As the premier agency when it comes to developing new technologies for military applications, DARPA is working on a computerized program which is meant to aid pilots by taking over tedious tasks.
During a test conducted this October in an S-76B commercial helicopter at Fort Eustis, Virginia, a pilot used only a tablet to tell the aircraft to take off, fly, hover and then land on its own.

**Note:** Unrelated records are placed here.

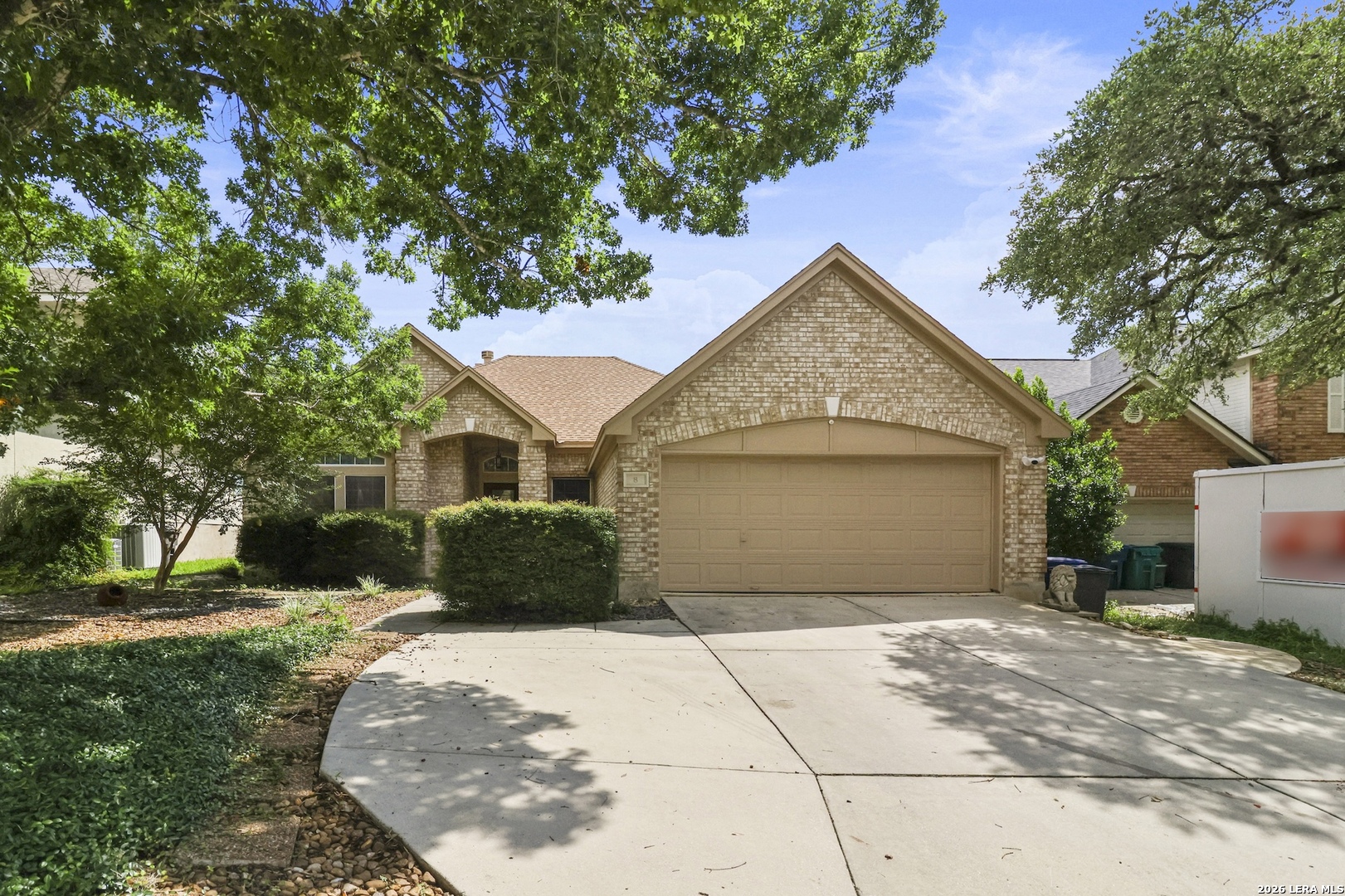 8 Marella Drive San Antonio TX 78248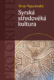 Syrská středověká kultura
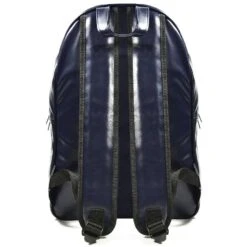 Lambretta Essential Retro Sac à Dos T20068-NVY 23l -Sportif Vêtements Magasin T20068 NVY 4 1280x1280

While ther machine was doing this, the pilot was free to handle other tasks.
DARPA says that the system, called Aircrew Labor In-Cockpit Automation System (ALIAS) is capable of achieving “rock steady” precision while hovering for instance in adverse winds, a situation which normally would have put a lot of strain on a human pilot.

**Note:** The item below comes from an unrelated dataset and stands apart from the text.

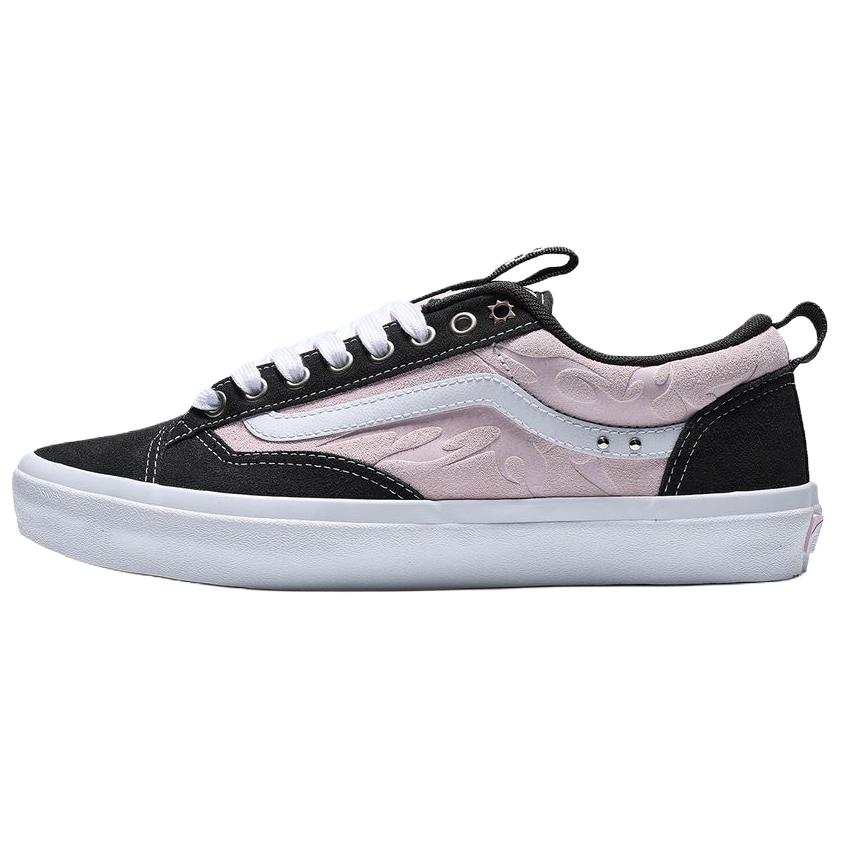 Vans Old Skool 36+ Skateboard Shoes Unisex Pink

By taking over the most difficult tasks, pilots are then freed to fight a battle, rescue a stranded human or plan for the next portion of the flight.
“Really, we want the pilot’s eyes and mind on the fight rather than holding an altitude,” said in a statement DARPA’s program manager for ALIAS, Graham Drozeski.
“That’s the core focus of ALIAS: bringing the latest advances from unmanned aircraft into a piloted aircraft through an interface that provides fluid interaction with the autonomous capabilities.”
Following this month’s test, the agency plans to deploy ALIAS into a UH-60 Black Hawk for testing and flight demonstration. This will happen next year, with the goal of possibly making the system a much-needed tool for combat helicopters.